Los que educamos nuestra conciencia cívica consumiendo medios de comunicación de masas, equiparábamos opinión pública con opinión masiva. La opinión pública, aquello de lo que se hablaba en los medios, era lo que todos hablaban. Si eras de izquierdas, mirabas la realidad a través de las gafas de un diario progresista. Si te inclinabas por las derechas -o te definías de centro moderado, que el nombre ya sabemos que no acababa de hacer la cosa- optabas por otros. Pero la realidad, los principales elementos de la realidad, eran compartidos. Es decir, el star system era el mismo -donde unos eran buenos, en el otro lado eran malos-, los temas de conversación eran los mismos, y la actualidad seguía una agenda básicamente similar. Esto permitía que cualquier hecho masivamente comentado, y cualquier idea que quisiera llegar a grandes públicos, fuera sistemáticamente sometido al escrutinio de audiencias diversas. Volverse público era, en definitiva, una manera de volverse un poco de todos, de tener una legitimidad.

"Volverse público era, en definitiva, una manera de volverse un poco de todos, de tener una legitimidad"

La opinión pública era pública en el sentido de que era de todos: salir a la opinión pública implicaba la capacidad de poder dar respuesta a todos, porque era a todos a quien pertenecía ese espacio. Y desde el punto de vista de la salud democrática, era muy importante que la opinión pública no fuera adulterada ni por el gobierno de turno, ni por los poderes económicos, ni por ningún otro interés particular. Y la tensión por preservarla saludable era una constante que indicaba -entre otros factores- la conciencia cívica de los ciudadanos. Eso, ahora, ya no es así.

El consumo de información a través de algoritmos -sea el de posicionamiento de Google o sean los de recomendación de cualquier red social o YouTube- ha alterado de forma dramática el patrón de construcción de la imagen de la realidad en la ciudadanía: ahora opinión pública no es necesariamente igual a opinión masiva. Aún más, ahora cualquier opinión privada -por más disparatada que parezca- puede volverse opinión masiva sin necesidad de hacer ese esfuerzo que todos exigíamos a quien quisiera tener un altavoz. Basta con que "funcione". El algoritmo permite acumulaciones de audiencias que piensan exactamente lo mismo, y que se forman políticamente en la ficción de que su opinión masiva -la que le aparece todo el día en virtud de su consumo monocultivo en redes- es efectivamente la opinión pública: la imagen de la realidad. Y cuando cada opinión privada se disfraza de descripción de lo real, de realidad, de la definición de lo que está pasando, se segmenta la población no según ideas, sino según mundos paralelos. Cada uno en un mundo a su medida.

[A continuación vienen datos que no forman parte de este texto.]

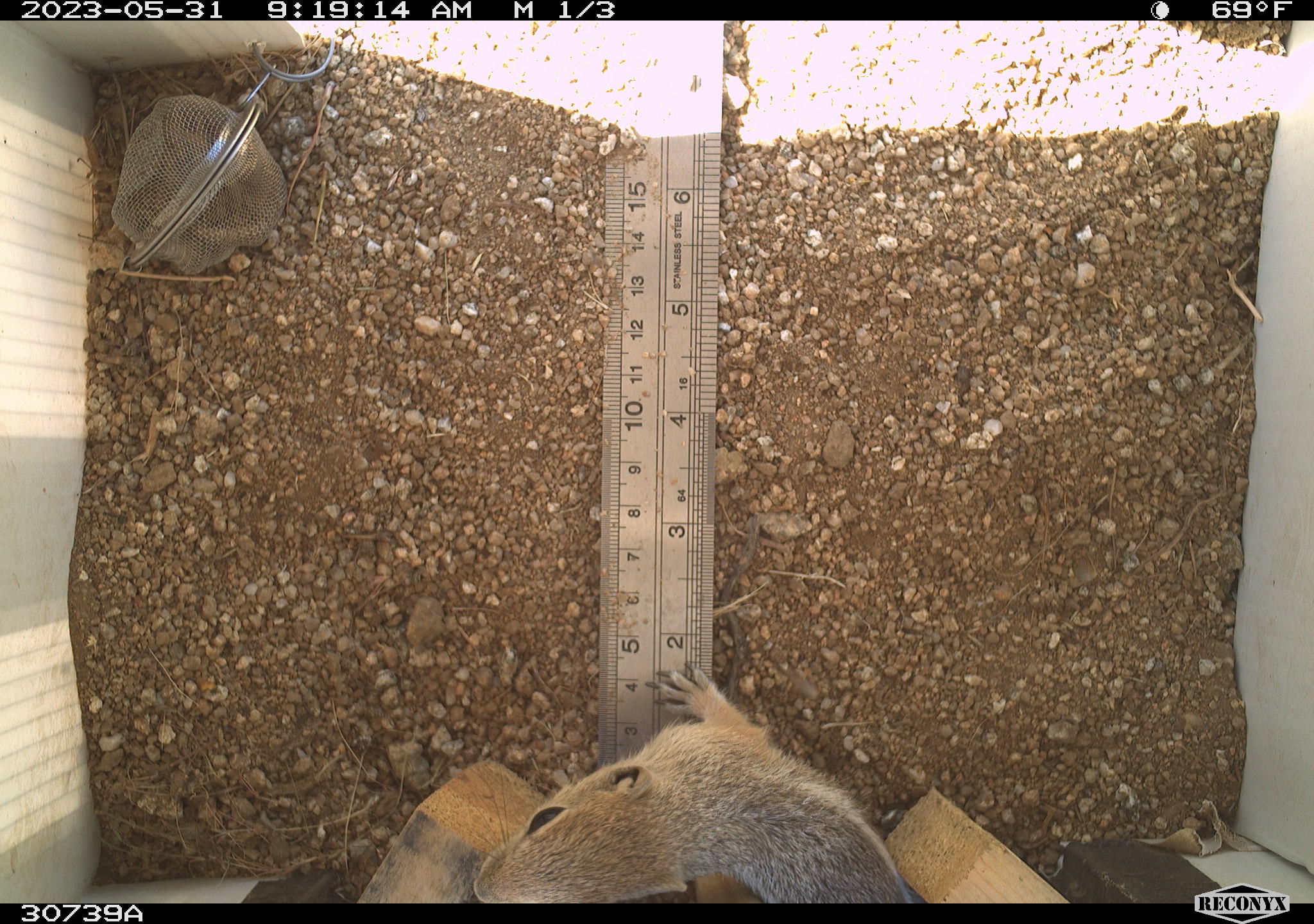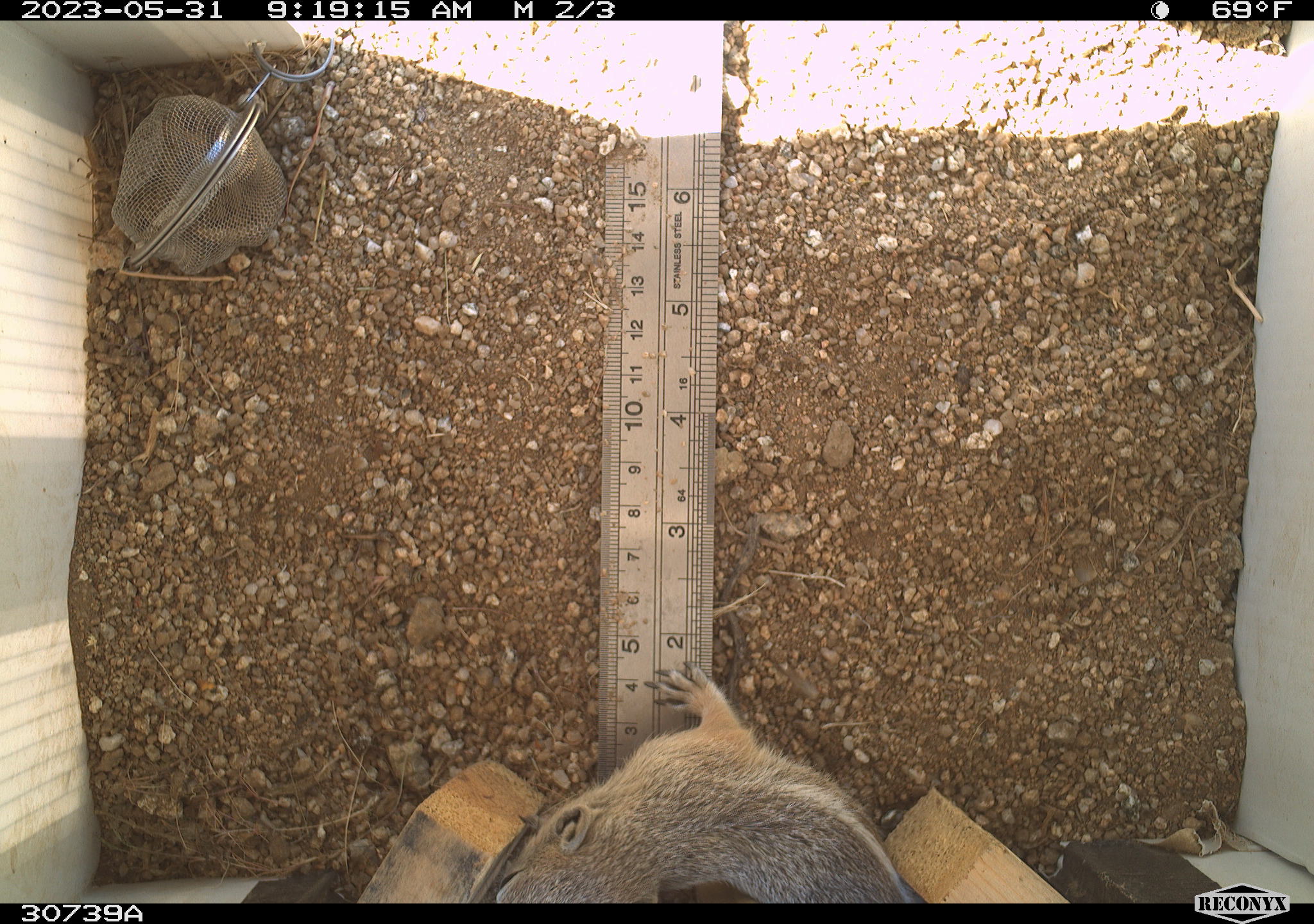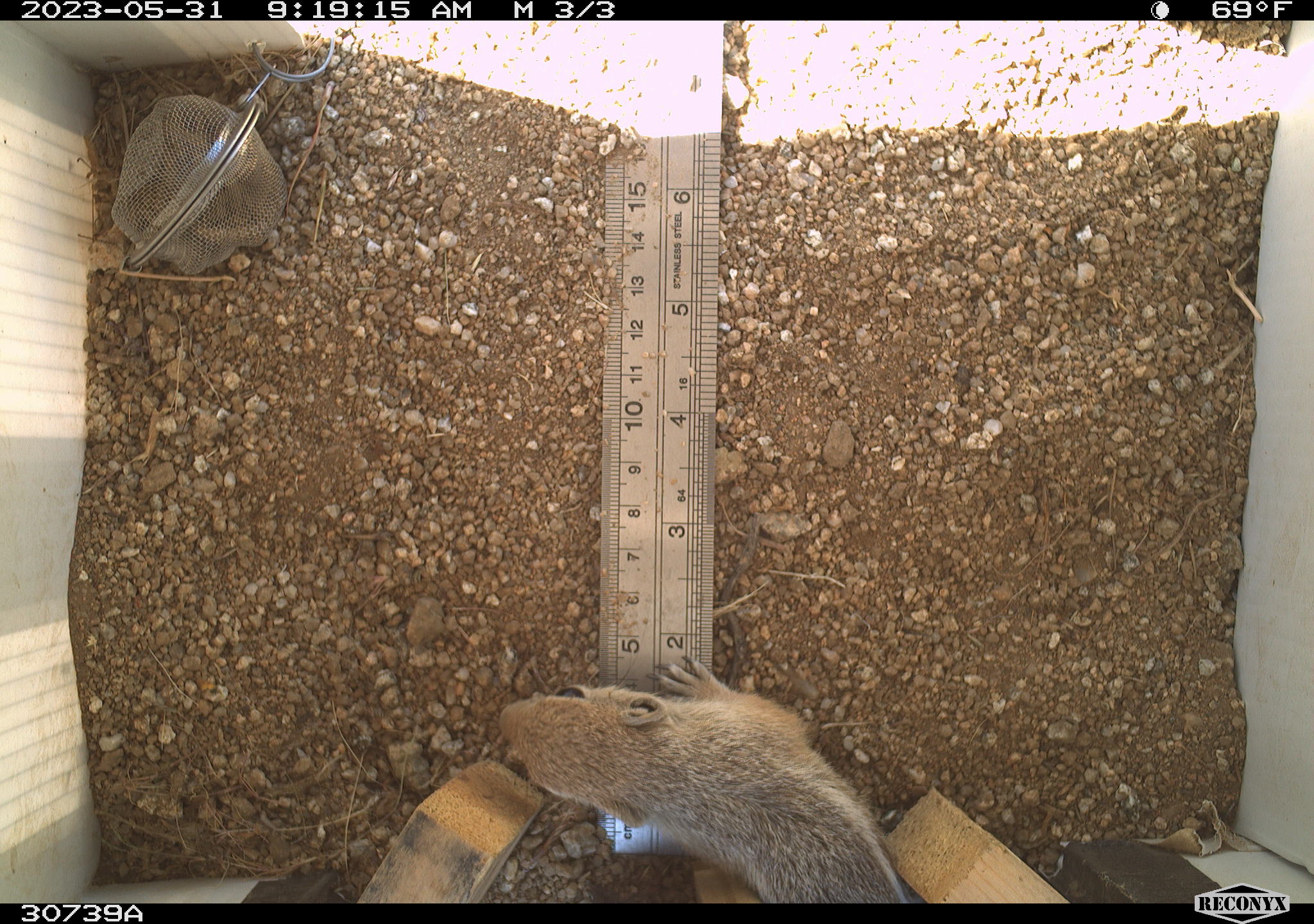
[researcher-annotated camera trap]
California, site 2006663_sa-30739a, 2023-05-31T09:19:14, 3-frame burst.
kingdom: Animalia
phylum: Chordata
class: Mammalia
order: Rodentia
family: Sciuridae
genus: Ammospermophilus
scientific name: Ammospermophilus leucurus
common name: white-tailed antelope squirrel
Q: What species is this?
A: White-tailed antelope squirrel (Ammospermophilus leucurus).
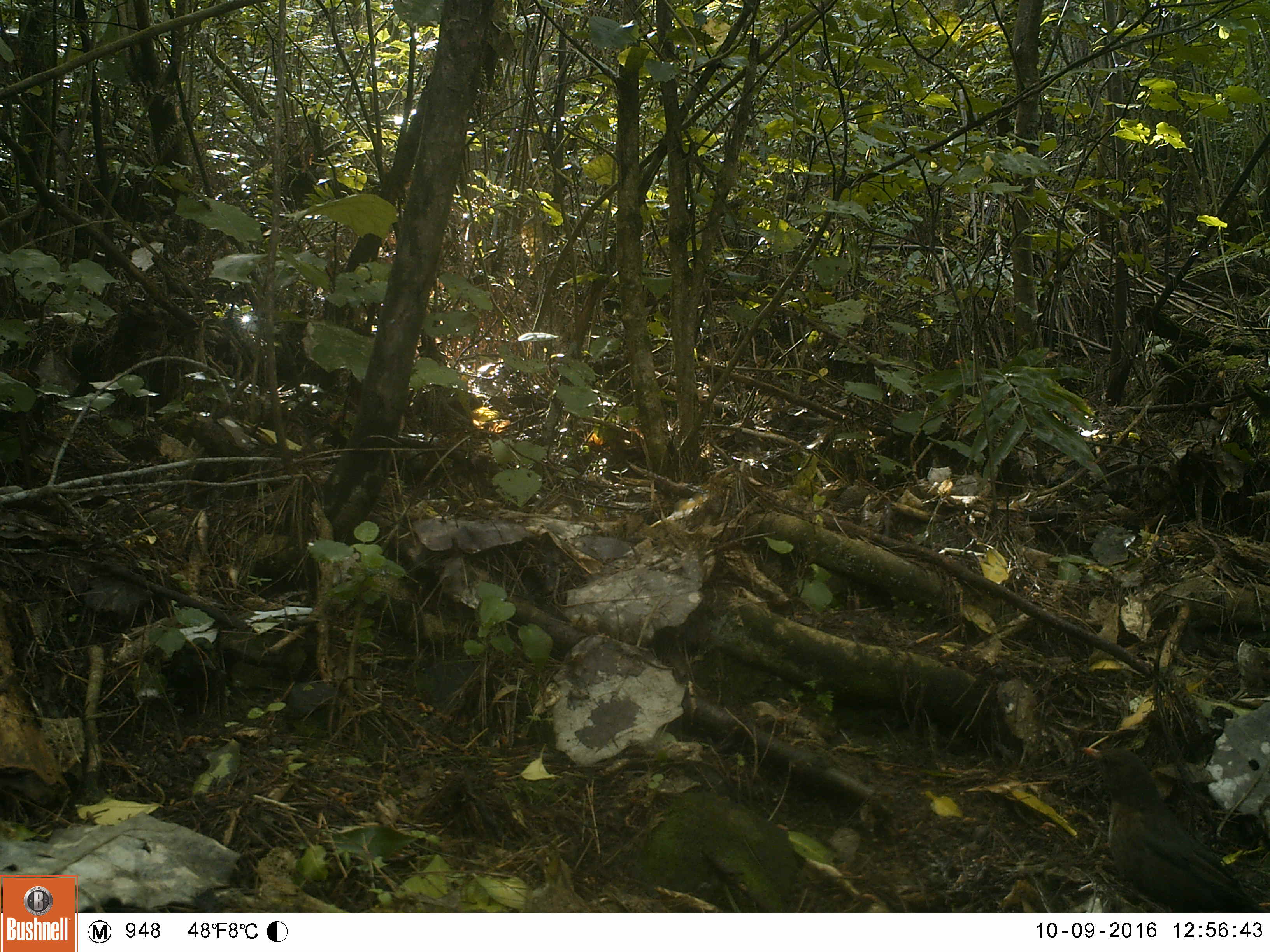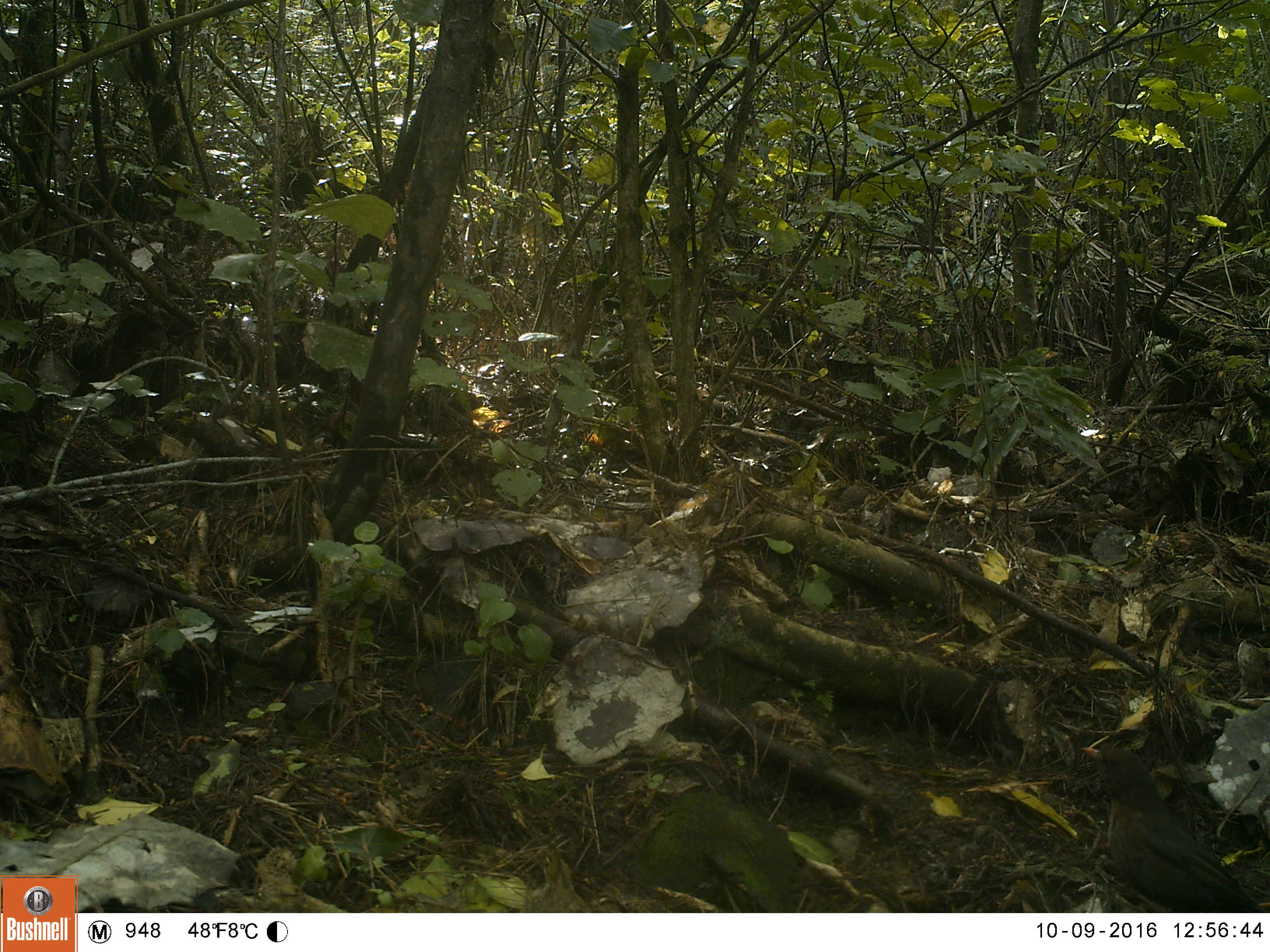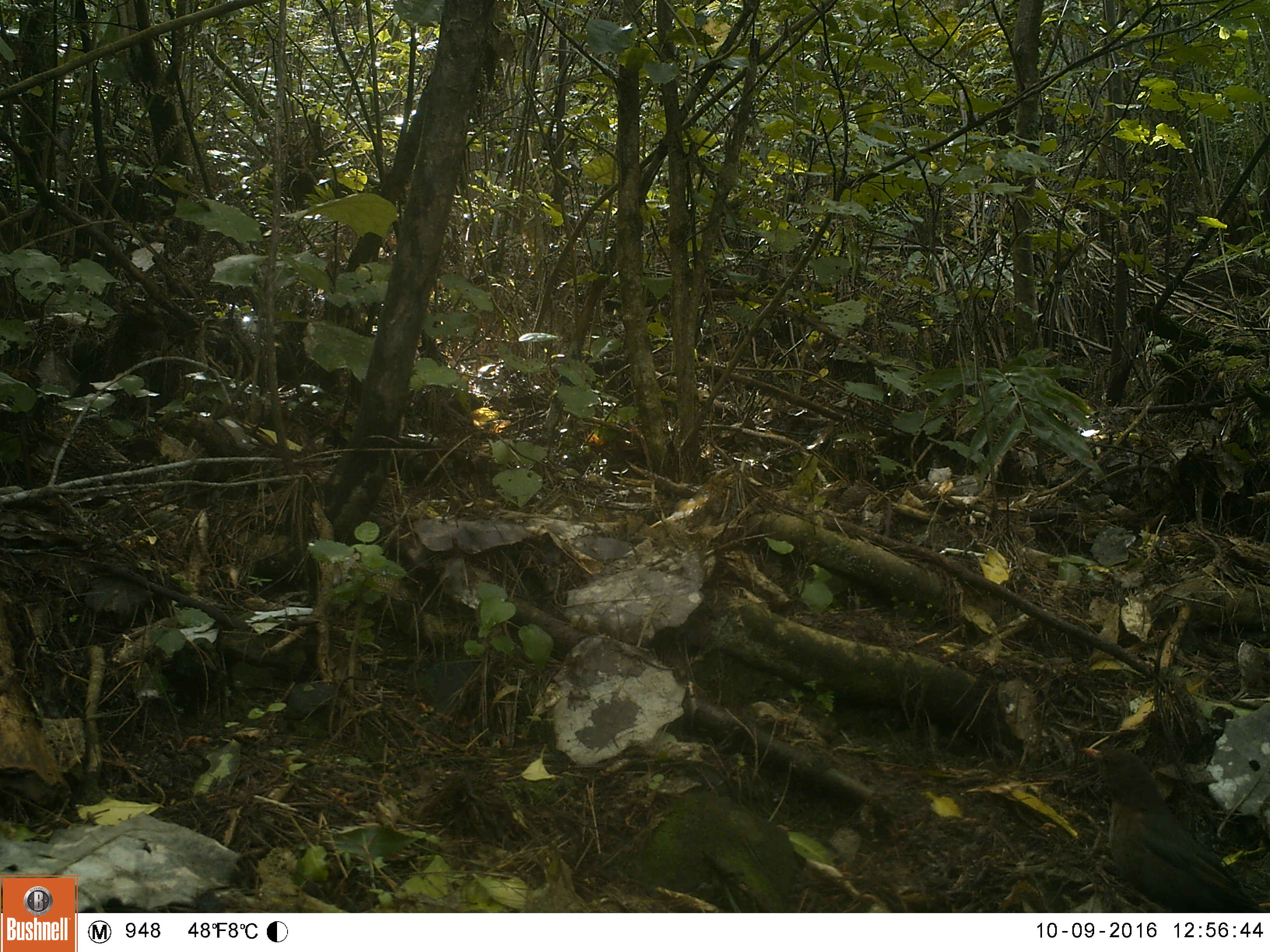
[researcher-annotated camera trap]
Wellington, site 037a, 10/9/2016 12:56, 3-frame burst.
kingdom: Animalia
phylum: Chordata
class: Aves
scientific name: Aves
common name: bird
Bird (Aves).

Con una UX perfecta, pero completamente sesgada.

"El consumo de información a través de algoritmos ha alterado de forma dramática el patrón de construcción de la imagen de la realidad en la ciudadanía"

Compiten diversas opiniones masivas en mundos paralelos, es decir privadas, y como un mensaje ya puede obtener la masa sin pasar por un terreno genuinamente de todos, ¿qué sentido le ven los políticos a tener un mensaje fiscalizable por todos?

Y lamentablemente, la combinación de los dos elementos -la antipolítica y la privatización de la imagen de la realidad- emulsionan en una tercera lacra, que erosiona los fundamentos de la vida en sociedad: la indiferencia respecto al bien común.